* _Tujuan Latihan_:
Dalam teks kajian tentang hukum perjanjian, pasal KUH Perdata manakah yang dipakai pembuat undang-undang untuk merumuskan pengertian perjanjian?

HUKUM PERJANJIAN
Melalui pasal 1313 KUH Perdata,
pembuat undang-undang merumuskan perjanjian sebagai berikut : “ suatu
perjanjian adalah perbuatan dengan mana satu orang atau lebih mengikatkan
dirinya terhadap satu orang lain atau lebih”.
1. STANDAR KONTRAK
Menurut Mariam Darus, standar
kontrak terbagi 2 yaitu umum dan khusus.
* Kontrak standar umum artinya
kontrak yang isinya telah disiapkan lebih dahulu oleh kreditur dan disodorkan
kepada debitur.
* Kontrak standar khusus, artinya
kontrak standar yang ditetapkan pemerintah baik adanya dan berlakunya untuk
para pihak ditetapkan sepihak oleh pemerintah.
2. MACAM – MACAM PERJANJIAN
1. Perjanjian
Jual-beli
2. Perjanjian
Tukar Menukar
3. Perjanjian
Sewa-Menyewa
4. Perjanjian
Persekutuan
5. Perjanjian
Perkumpulan
6. Perjanjian
Hibah
7. Perjanjian
Penitipan Barang
8. Perjanjian
Pinjam-Pakai
9. Perjanjian
Pinjam Meminjam
10. Perjanjian
Untung-Untungan
3. SYARAT SAH PERJANJIAN
Sebelum membicarakan tentang syarat
sahnya perjanjian, perlu diketahui terlebih dahulu bunyi pasal 1320 BW Belanda
Berdasarkan asas concordantie
melalui S.1847 No.23 tanggal 30 April 1847, BW.Belanda diberlakukan untuk
golongan Eropa di wilayah Hindia. Belanda (Indonesia) terhitung mulai tanggal 1 Mei 1848, hingga kondisi sekarang ini. Untuk
itu BW Belanda harus disalin ke dalam Bahasa Indonesia.

* _Data yang Tersedia_:
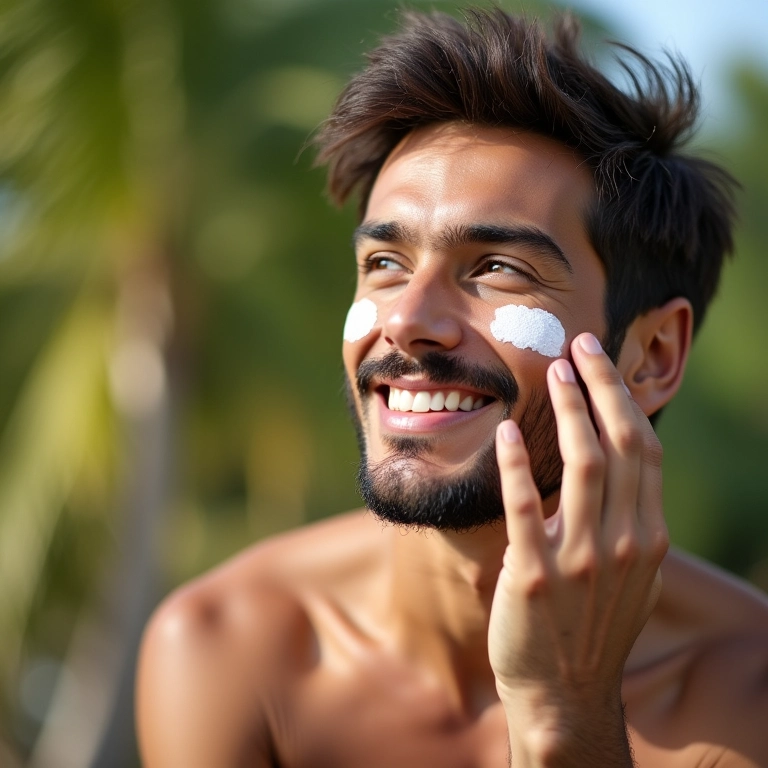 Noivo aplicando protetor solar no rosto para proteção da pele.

* _Hasil Latihan_:
Pasal 1313 KUH Perdata.